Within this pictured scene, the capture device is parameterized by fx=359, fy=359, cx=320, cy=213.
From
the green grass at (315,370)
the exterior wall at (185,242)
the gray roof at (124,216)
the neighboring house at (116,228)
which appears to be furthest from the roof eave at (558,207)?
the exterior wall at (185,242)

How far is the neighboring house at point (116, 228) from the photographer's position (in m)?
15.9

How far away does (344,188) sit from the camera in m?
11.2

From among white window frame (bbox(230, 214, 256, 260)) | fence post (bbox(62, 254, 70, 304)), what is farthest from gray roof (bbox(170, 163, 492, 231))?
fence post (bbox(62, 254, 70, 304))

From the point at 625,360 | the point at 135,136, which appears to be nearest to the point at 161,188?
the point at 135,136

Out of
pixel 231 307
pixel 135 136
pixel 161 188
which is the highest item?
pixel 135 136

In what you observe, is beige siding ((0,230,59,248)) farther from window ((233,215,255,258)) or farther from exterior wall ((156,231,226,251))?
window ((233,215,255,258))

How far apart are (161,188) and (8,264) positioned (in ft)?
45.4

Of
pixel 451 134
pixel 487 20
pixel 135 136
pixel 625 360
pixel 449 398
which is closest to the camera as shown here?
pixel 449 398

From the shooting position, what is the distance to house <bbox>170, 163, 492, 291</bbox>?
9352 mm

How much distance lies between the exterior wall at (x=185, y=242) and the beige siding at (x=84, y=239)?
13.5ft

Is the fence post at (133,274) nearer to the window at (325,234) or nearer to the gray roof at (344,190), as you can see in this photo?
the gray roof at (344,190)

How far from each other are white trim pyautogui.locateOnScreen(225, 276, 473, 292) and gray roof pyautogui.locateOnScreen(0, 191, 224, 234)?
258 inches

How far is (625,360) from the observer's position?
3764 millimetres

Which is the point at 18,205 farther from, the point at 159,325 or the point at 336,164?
----
Turn every line of the records above into a single numbered list, leaving out the blank lines.

- _Correct output_
1. Within this pictured scene, the capture device is parameterized by fx=359, fy=359, cx=320, cy=213.
2. From
3. the green grass at (315,370)
4. the exterior wall at (185,242)
5. the gray roof at (124,216)
6. the neighboring house at (116,228)
7. which appears to be furthest from the roof eave at (558,207)?
8. the exterior wall at (185,242)
9. How far is the neighboring house at point (116, 228) from the photographer's position (in m)?
10. 15.9
11. How far away does (344,188) sit from the camera in m?
12. 11.2
13. From among white window frame (bbox(230, 214, 256, 260)) | fence post (bbox(62, 254, 70, 304)), what is farthest from gray roof (bbox(170, 163, 492, 231))?
14. fence post (bbox(62, 254, 70, 304))
15. From the point at 625,360 | the point at 135,136, which appears to be nearest to the point at 161,188?
16. the point at 135,136
17. Out of
18. pixel 231 307
19. pixel 135 136
20. pixel 161 188
21. which is the highest item?
22. pixel 135 136
23. In what you observe, is beige siding ((0,230,59,248)) farther from window ((233,215,255,258)) or farther from exterior wall ((156,231,226,251))?
24. window ((233,215,255,258))
25. How far apart are (161,188) and (8,264) positioned (in ft)?
26. 45.4
27. Of
28. pixel 451 134
29. pixel 487 20
30. pixel 135 136
31. pixel 625 360
32. pixel 449 398
33. which is closest to the camera as shown here?
34. pixel 449 398
35. From the shooting position, what is the distance to house <bbox>170, 163, 492, 291</bbox>?
36. 9352 mm
37. How much distance lies between the exterior wall at (x=185, y=242) and the beige siding at (x=84, y=239)?
38. 13.5ft
39. Is the fence post at (133,274) nearer to the window at (325,234) or nearer to the gray roof at (344,190), as you can see in this photo?
40. the gray roof at (344,190)
41. How far from each other are white trim pyautogui.locateOnScreen(225, 276, 473, 292) and gray roof pyautogui.locateOnScreen(0, 191, 224, 234)?
42. 258 inches
43. How far is (625,360) from the observer's position?
44. 3764 millimetres
45. Which is the point at 18,205 farther from, the point at 159,325 or the point at 336,164?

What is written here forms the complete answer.